Сам ещё школьник, а уже голодной душой ждал своей семьи.
Он любил приходить в младшие группы своего детдома и устраивать «завихрения» — кучу мала, или беготню наперегонки, или казаки-разбойники. Малыши вдали его, висли на нём, но через год-два перерастали его и переставали играть с ним.
…Школа, машиностроительный техникум, армия… — всё это проскочило сном, везде и всегда его били и унижали, и никому он не был нужен.
Женю он увидел на заводе в столовой. Она сидела за столом одна — большеглазая, тоненькая, пепельные пышные волосы обрамляли круглое личико.
Кто она, из какой семьи, как зовут — это не важно, главное — она есть, вот она, ни на кого не глядит, ест котлету.
Он подошёл к ней со своим подносом, очень медленно составил тарелки на стол, отнёс поднос, сел напротив.
Но есть не смог. Смотрел в светлые добрые глаза.
А когда девушка доела и собралась уходить, сказал:
— У меня хорошая зарплата, комнату обещают через полгода, а если женюсь, раньше. Я прошу вас, — он потерял голос, без голоса, сипло закончил, — выйдите за меня.

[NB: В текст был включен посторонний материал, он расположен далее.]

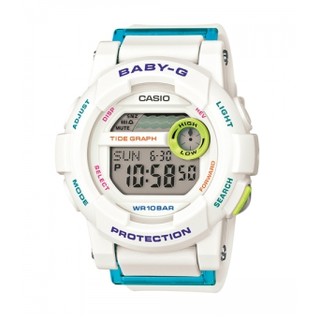 CASIO BGD-180FB-7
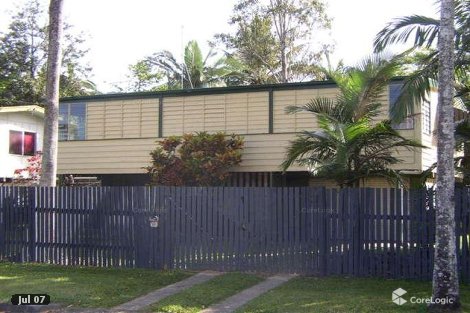 103 Mayers St, Manoora, QLD 4870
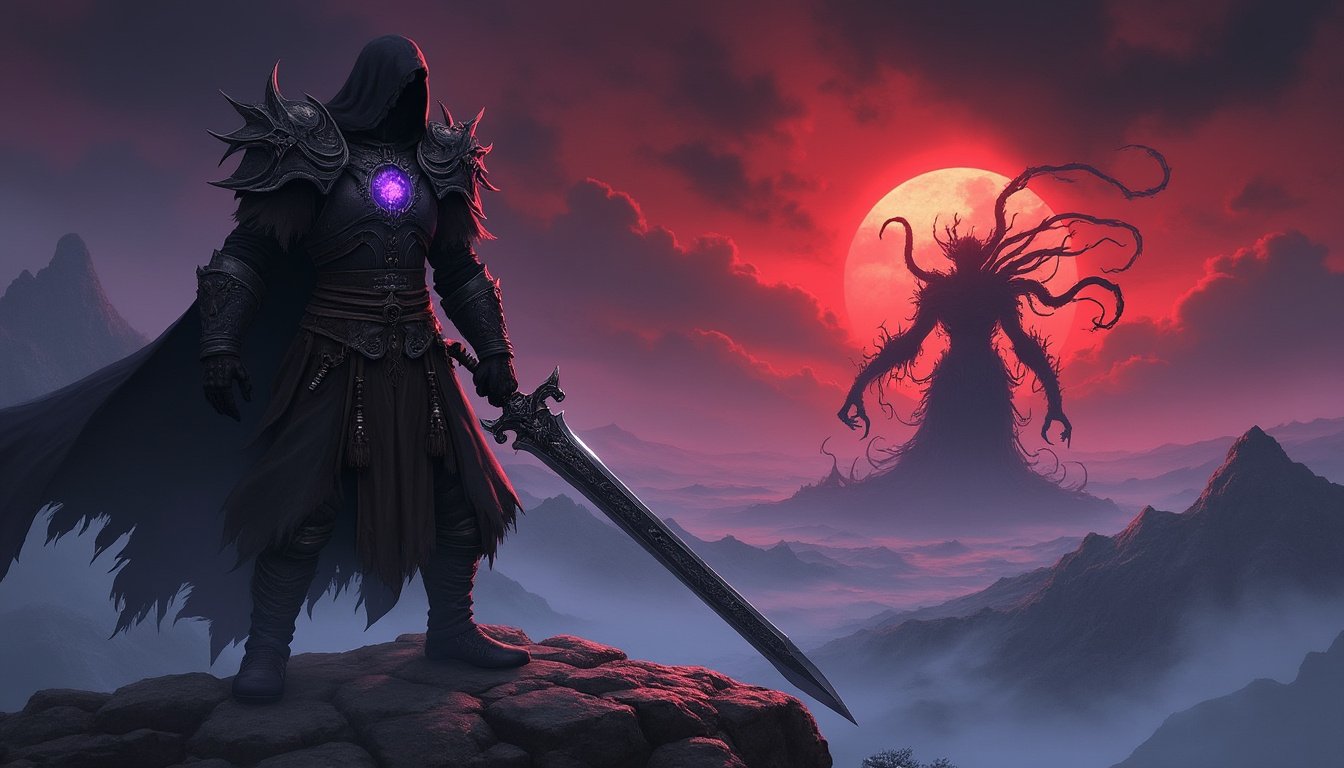 découvrez les meilleures aventures sportives sur ps5 qui vous plongeront dans une immersion totale. préparez-vous à vivre des sensations fortes, des graphismes époustouflants et un gameplay captivant, le tout dans un univers où chaque mouvement compte. que vous soyez fan de football, de course ou de sports extrêmes, ce guide vous présente les titres incontournables à ne pas manquer sur la dernière console de sony.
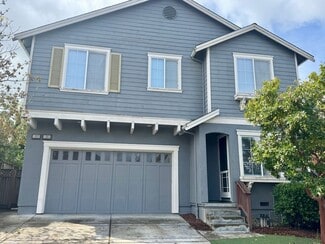 Building Photo - 1353 Gordon Ln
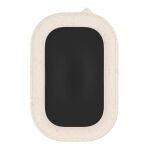 PETKIT Purobot Ultra Sandpit Litter Bags - Pack of 1
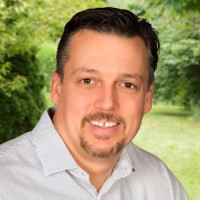 Larry Haynes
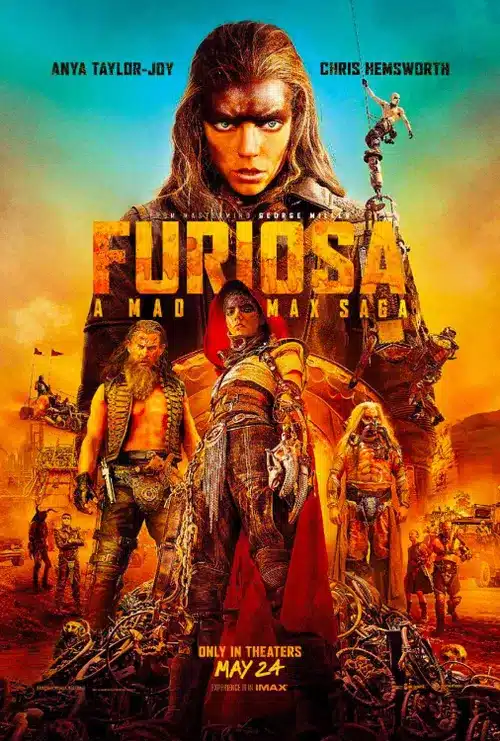 Movie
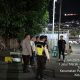 Patroli Blue Light Upaya Kskp Polres Cilegon Polda Banten Merak Menekan Aksi Tindak kriminalitas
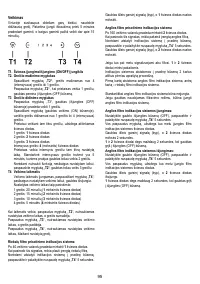 Страница 95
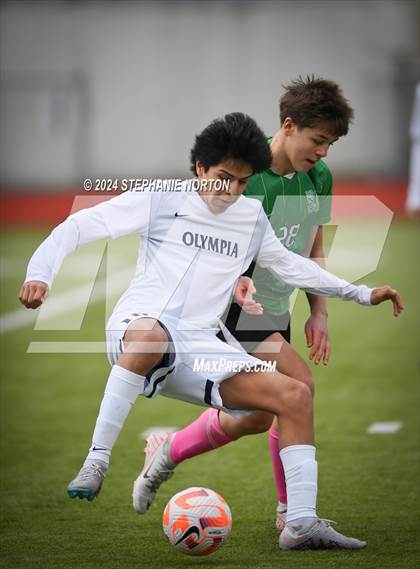 Thumbnail 1 in Olympia @ Tumwater photogallery.
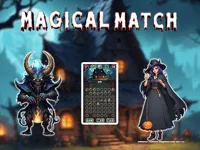 https://musxk.tech/game/magical-match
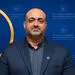 کیفیت خودرو با شعار و مقصرسازی اصلاح نمی‌شود؛ ریشه‌ها را باید بیان و درمان کرد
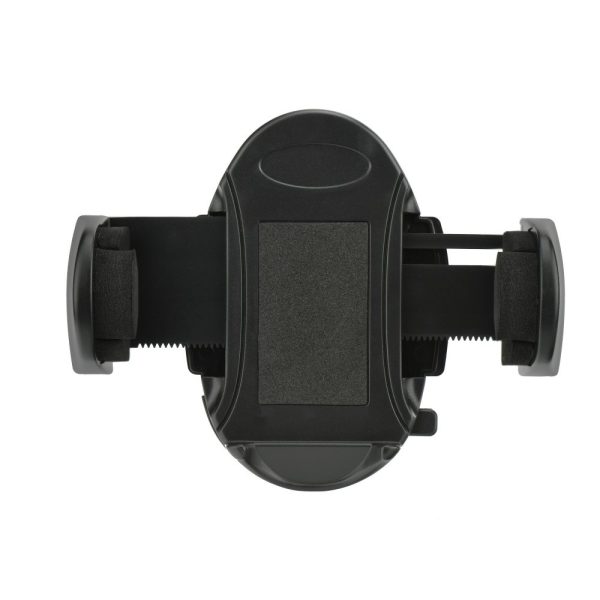 Стойка за кола Oval - Image 2
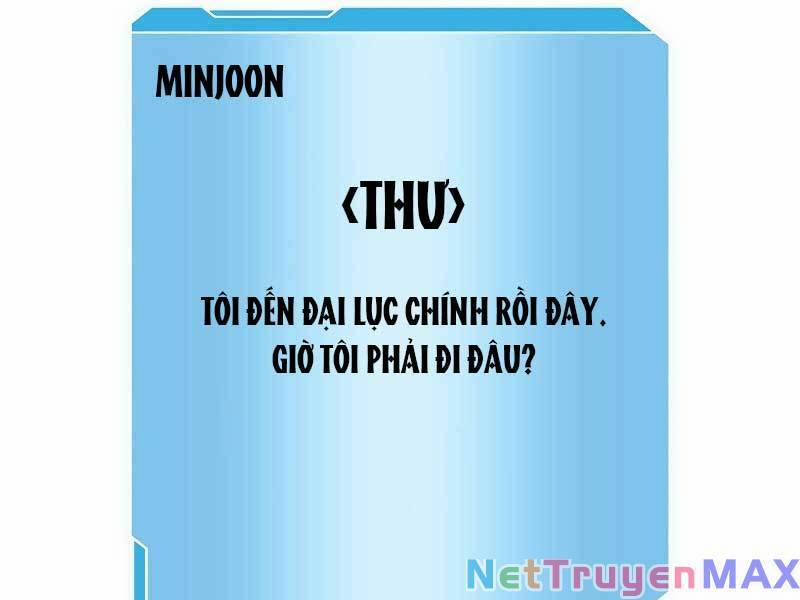 manhwax10.com - Truyện Manhwa Sự Trở Lại Ma Dược Sư Cấp Fff Chương 36 Trang 290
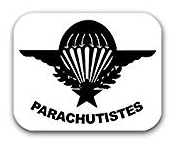 Amicale des anciens parachutistes.jpg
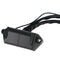 113-2453 Power Pack for Johnson Evinrude 1977-1984 4-60 HP 2 Cylinder Engines
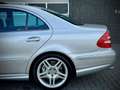 Mercedes-Benz E-Klasse E55 / V8 Kompressor / Sedan / 476pk / Sun Gris - thumbnail 9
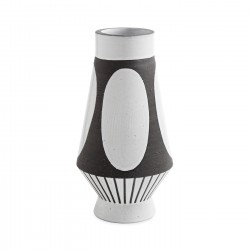 Vase "Palm Springs Dots"
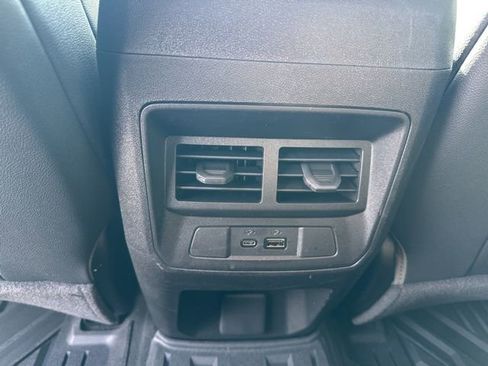 Used 2024 Chevrolet Colorado ZR2 w/ ZR2 Convenience Package III image 27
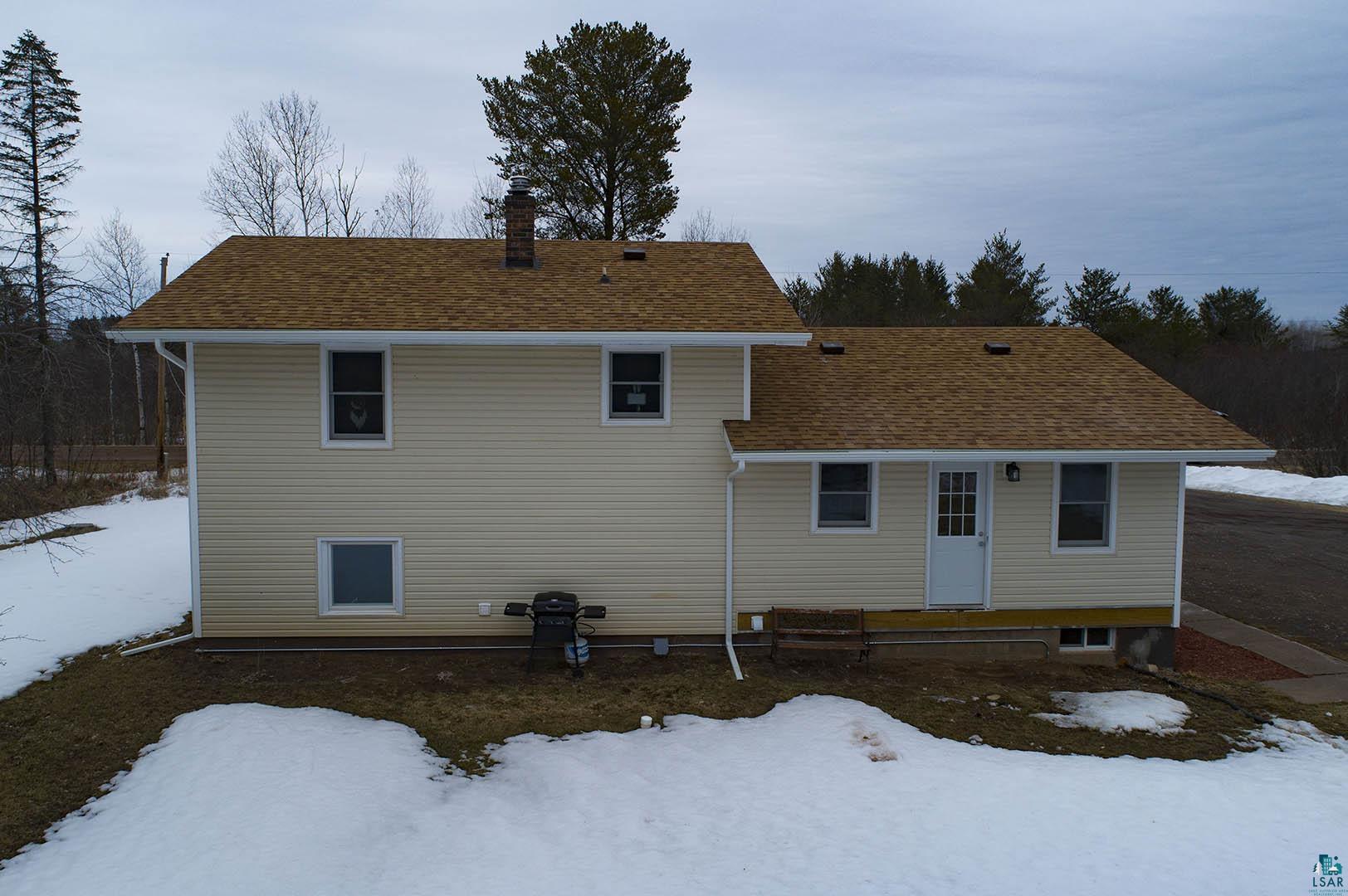189 Gleason Road Duluth, MN 55810 - Photo 5 of 37 Gallery Image 5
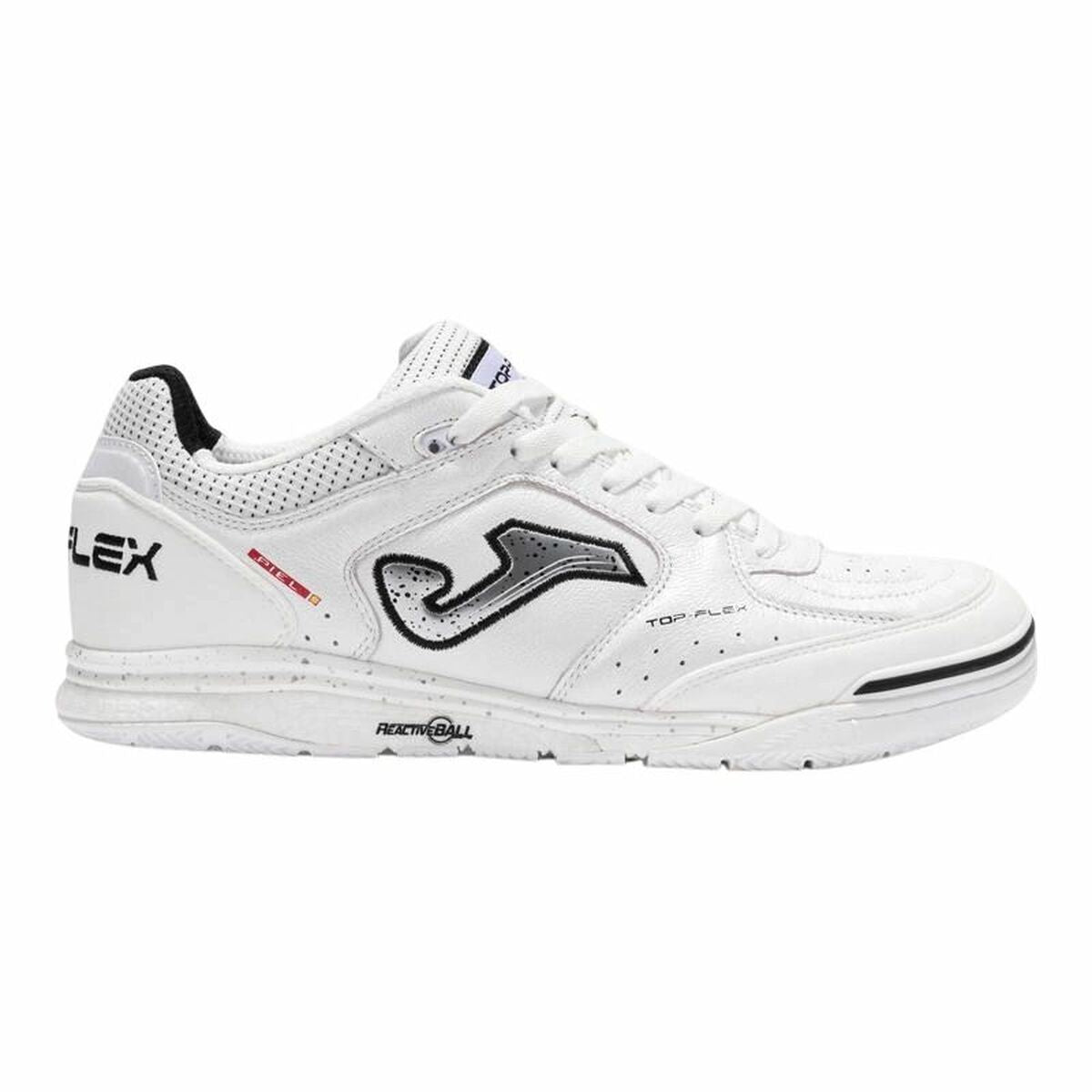 V2HEF8AD24D6EE0A613312207C8A7FB5F02R6073334P1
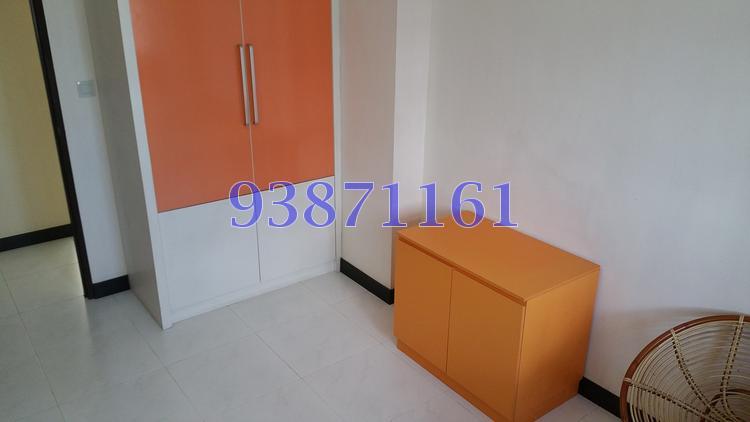 Blk 337A Tah Ching Road (Jurong West), HDB 4 Rooms #128352692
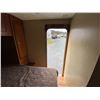 Image 44 : Parksville - 2012 Panther Travel trailer White - D014251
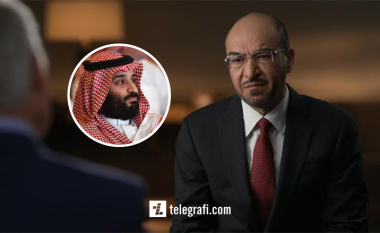 “Ai më do të vdekur,… deshi të vriste Mbretin me ‘unazë helmuese’”: Ish numri dy në inteligjencën saudite vjen me deklarata të fuqishme për Princin e Kurorës, Mohammed bin Salman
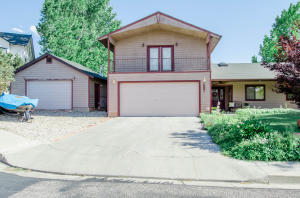 1991 W 460 S, Cedar City, UT 84720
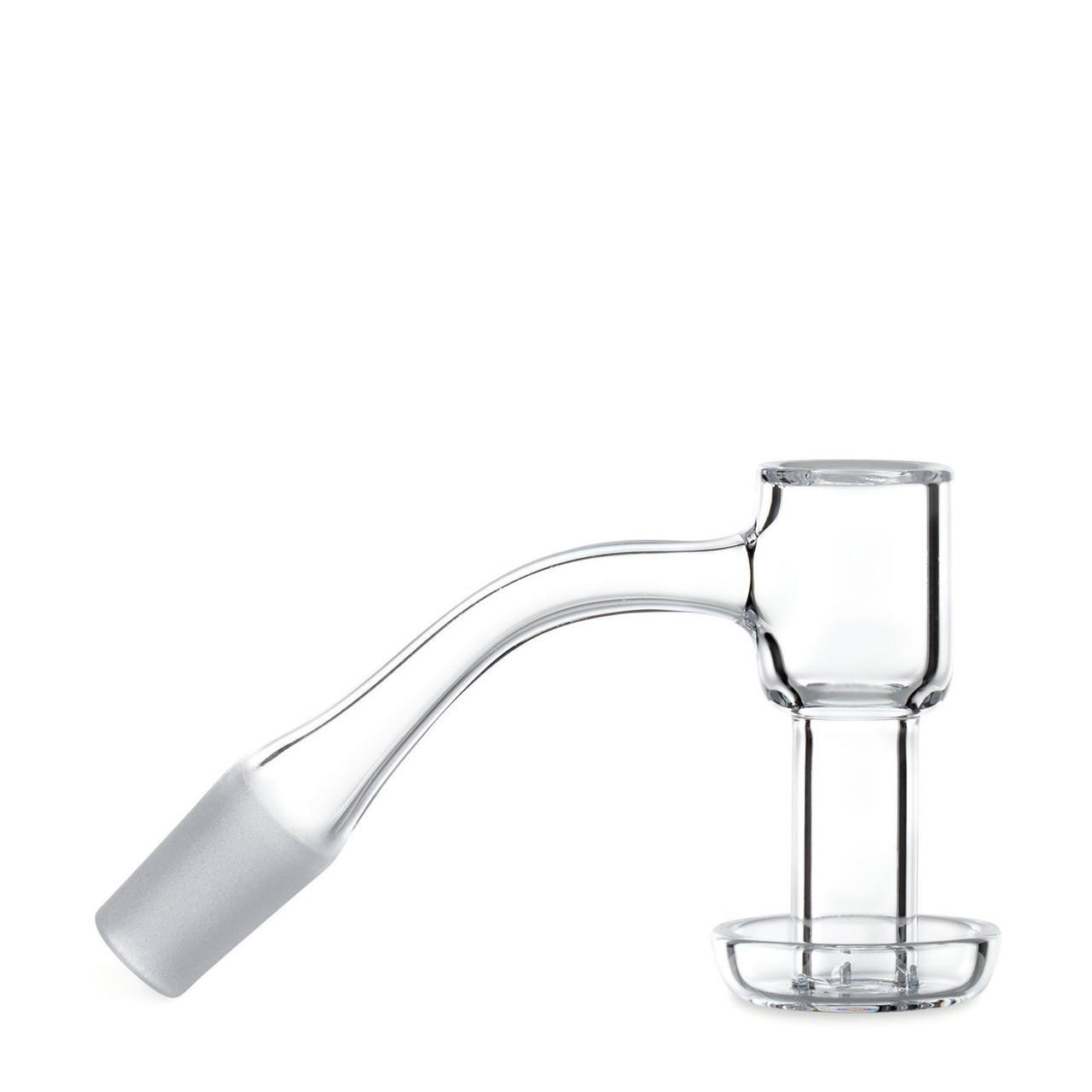 https://www.vapespipe.com/vape/s-28tw9v9waz/images/stencil/1280x1280/products/1137/10781/vapebrat-fully-welded-terp-slurper-banger-14mm-male-45-degree__34948.1722630803.jpg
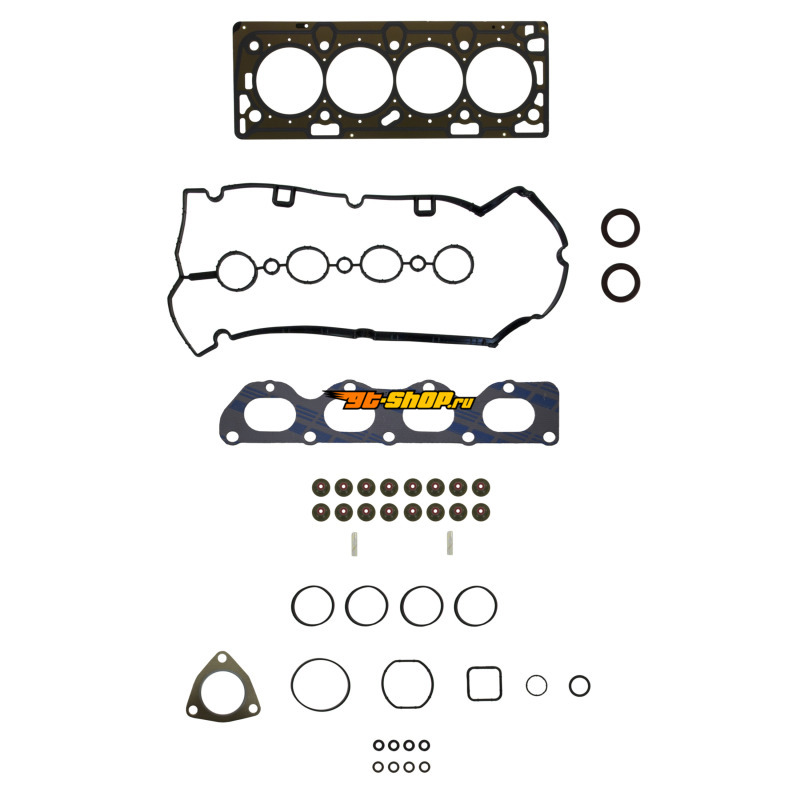 Fel-Pro HS26516PT1 FEL Cylinder Head Gaskets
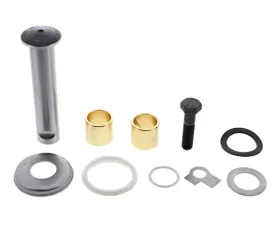 Febi Bilstein Repair Kit 211-498-171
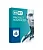 ESET PROTECT Advanced Licença 1 Ano 50-99 Usuários - Imagem 1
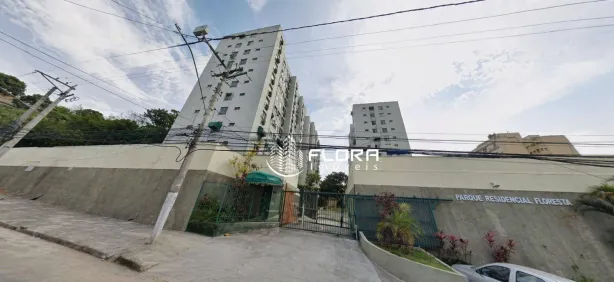 Apartamento com 2 Quartos à venda, 68m² no Fonseca, Niterói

Она очень удивилась, но то, что сразу не ушла и не возмутилась, а во все глаза смотрела на него, было согласием.
Сергей заговорил быстро, горячо:
— Родим много детей. Я подкидыш. У меня, кроме вас, никого нет, вот я, один, весь тут. Вы не пожалеете, я буду любить вас! Я буду носить вас на руках! Только выйдите за меня.
Женя оказалась дочерью потомственных рабочих, уважаемых и любимых на заводе. Они не воспротивились браку и даже дали денег на обзаведение своим хозяйством.